Intervista a Antonio Fusco

1283


Antonio Fusco è nato a Napoli. Laureato in Giurisprudenza e Scienze delle pubbliche amministrazioni, è funzionario nella Polizia di Stato e criminologo forense. Ha lavorato a Roma e a Napoli. Dal 2000 vive in Toscana, dove si occupa di indagini di polizia giudiziaria. Ha pubblicato con Giunti Editore la serie del commissario Casabona della quale fanno parte Ogni giorno ha il suo male (2014) – La pietà dell’acqua (2015) – Il metodo della fenice (2016) – Le vite parallele (2017) – Alla fine del viaggio (2019).

Oggi esce la sua ultima opera, La stagione del fango e noi gli abbiamo rivolto qualche domanda:

1. Bentornato sul blog, Antonio. Esce oggi per Giunti Editore il nuovo romanzo del commissario Casabona, La stagione del fango. Come è nata l’idea?

DATI RIPORTATI →

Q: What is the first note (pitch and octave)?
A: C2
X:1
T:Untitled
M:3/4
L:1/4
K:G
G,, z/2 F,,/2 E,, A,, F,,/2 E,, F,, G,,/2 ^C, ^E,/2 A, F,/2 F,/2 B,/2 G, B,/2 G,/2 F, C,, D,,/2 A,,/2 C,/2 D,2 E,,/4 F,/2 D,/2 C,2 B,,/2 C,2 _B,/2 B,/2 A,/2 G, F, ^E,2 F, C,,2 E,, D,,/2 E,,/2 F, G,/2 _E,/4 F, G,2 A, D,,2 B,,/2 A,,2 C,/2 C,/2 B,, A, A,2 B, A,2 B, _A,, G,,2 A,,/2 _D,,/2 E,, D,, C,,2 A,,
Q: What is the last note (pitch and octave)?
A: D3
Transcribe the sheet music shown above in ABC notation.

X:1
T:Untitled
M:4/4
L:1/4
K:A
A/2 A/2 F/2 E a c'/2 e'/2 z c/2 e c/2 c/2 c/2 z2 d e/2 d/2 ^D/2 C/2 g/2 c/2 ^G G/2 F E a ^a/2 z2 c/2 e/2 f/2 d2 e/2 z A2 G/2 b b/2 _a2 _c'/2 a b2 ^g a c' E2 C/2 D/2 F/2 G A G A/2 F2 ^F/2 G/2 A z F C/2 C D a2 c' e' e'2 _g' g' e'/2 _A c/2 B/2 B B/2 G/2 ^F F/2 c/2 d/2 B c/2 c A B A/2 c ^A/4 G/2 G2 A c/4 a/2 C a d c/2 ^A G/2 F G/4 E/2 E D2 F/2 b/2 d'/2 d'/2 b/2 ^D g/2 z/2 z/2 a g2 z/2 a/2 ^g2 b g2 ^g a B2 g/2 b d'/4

IL TUO COMPITO → Per favore, estrai dall'intervista il passo che comincia con "Antonio Fusco è" e prosegue fino a "del viaggio (2019).", riportandolo parola per parola. Il materiale non ha alcun ruolo in questo lavoro.

RISPOSTA →
Antonio Fusco è nato a Napoli. Laureato in Giurisprudenza e Scienze delle pubbliche amministrazioni, è funzionario nella Polizia di Stato e criminologo forense. Ha lavorato a Roma e a Napoli. Dal 2000 vive in Toscana, dove si occupa di indagini di polizia giudiziaria. Ha pubblicato con Giunti Editore la serie del commissario Casabona della quale fanno parte Ogni giorno ha il suo male (2014) – La pietà dell’acqua (2015) – Il metodo della fenice (2016) – Le vite parallele (2017) – Alla fine del viaggio (2019).